Sorry to revive this old thread.

At the moment we are looking at the possibilities to store images in a structured way. Omero seems to be one of the solutions. So in that sense, the original question of this thread (Is Omero a good choice and what the experience is of other users) is very relevant. And the answers so far provided are very insightful.

I still have some questions related to Omero.

  • Omero has its own annotation tool, which contains drawing polygons, lines and points. I was wondering if there are any plans to include grabcut or painting functionalities (or if there are any plugins available for it)?
  • Is it possible to export the annotations as a JSON-file?
  • I tried out the demo client interface, and it works really well.
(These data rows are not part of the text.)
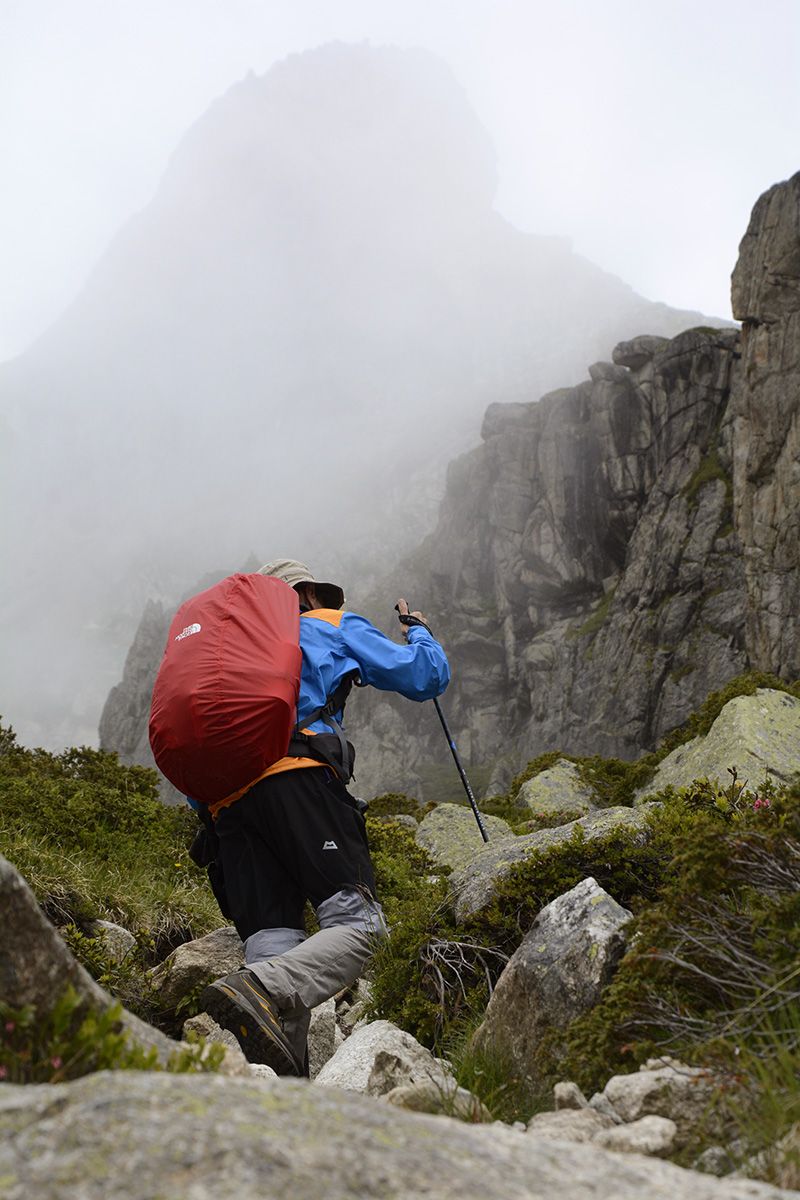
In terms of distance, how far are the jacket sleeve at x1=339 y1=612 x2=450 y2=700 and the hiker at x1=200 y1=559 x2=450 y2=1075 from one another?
15mm

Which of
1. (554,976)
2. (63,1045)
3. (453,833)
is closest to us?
(63,1045)

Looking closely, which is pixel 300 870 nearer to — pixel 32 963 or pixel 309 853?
pixel 309 853

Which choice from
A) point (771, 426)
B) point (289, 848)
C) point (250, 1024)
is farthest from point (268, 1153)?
point (771, 426)

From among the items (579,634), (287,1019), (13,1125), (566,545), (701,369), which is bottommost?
(579,634)

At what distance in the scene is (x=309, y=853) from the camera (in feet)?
15.6

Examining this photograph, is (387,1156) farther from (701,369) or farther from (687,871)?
(701,369)

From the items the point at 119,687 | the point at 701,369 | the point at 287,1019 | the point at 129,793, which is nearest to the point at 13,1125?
the point at 287,1019

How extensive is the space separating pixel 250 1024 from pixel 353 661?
2.42 meters

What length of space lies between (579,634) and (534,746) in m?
14.5

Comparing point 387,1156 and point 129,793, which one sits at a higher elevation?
point 387,1156

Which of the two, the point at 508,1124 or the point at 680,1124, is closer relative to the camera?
the point at 680,1124

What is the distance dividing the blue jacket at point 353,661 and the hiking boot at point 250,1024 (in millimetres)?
1723

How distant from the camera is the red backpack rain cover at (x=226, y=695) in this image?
180 inches

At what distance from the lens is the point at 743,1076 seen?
2340mm
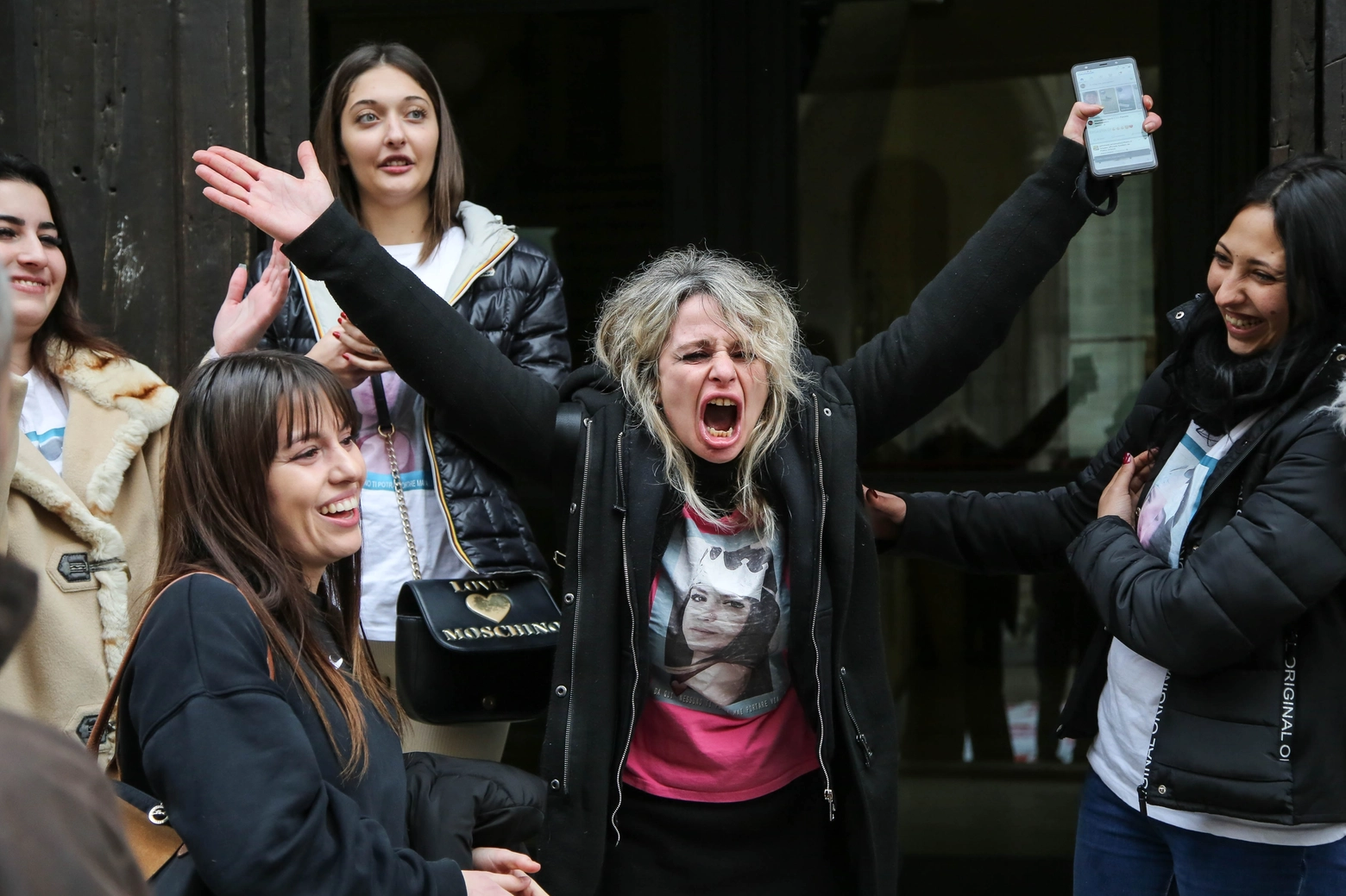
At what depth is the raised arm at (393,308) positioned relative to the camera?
7.30ft

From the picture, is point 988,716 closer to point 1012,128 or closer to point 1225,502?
point 1012,128

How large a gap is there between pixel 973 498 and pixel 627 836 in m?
1.00

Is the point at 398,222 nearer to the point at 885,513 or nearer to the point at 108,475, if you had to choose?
the point at 108,475

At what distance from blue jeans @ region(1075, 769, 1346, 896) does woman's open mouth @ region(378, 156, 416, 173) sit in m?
1.77

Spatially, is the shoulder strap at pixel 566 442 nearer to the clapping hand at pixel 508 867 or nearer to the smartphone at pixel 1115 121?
the clapping hand at pixel 508 867

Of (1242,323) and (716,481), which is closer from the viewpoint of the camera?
(1242,323)

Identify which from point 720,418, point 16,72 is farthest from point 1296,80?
point 16,72

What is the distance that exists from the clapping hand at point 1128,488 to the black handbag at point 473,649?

Is there also a demo-server? So I could check how well uploading scripts works, and perhaps some SQL queries to catch images.
  • We are not really working with microscopy images, but other types of images. Are there any microscopy-related features that have a impact on the overall performance of Omero?
    Thanks in advance.

Kind regards,

Hi @Tkranen,

the OME team hosts a demo server and the community is welcome to sign-up for a free account at https://demo.openmicroscopy.org/signup/ within the terms of the SLA. This might be the most efficient way for you to try SQL scripts against imported data as well as handling non microscopy images. We are certainly aware of groups using the system outside the life sciences/microscopy workflow. Script upload might be restricted at least as an administrator.

Can we split your two questions about the usage of annotations in OMERO into either one or two separate posts? In addition to keeping this thread on-topic, creating a dedicated topic is the most effective way to make sure these important questions do not get lost and to allow the OME team and community to answer them.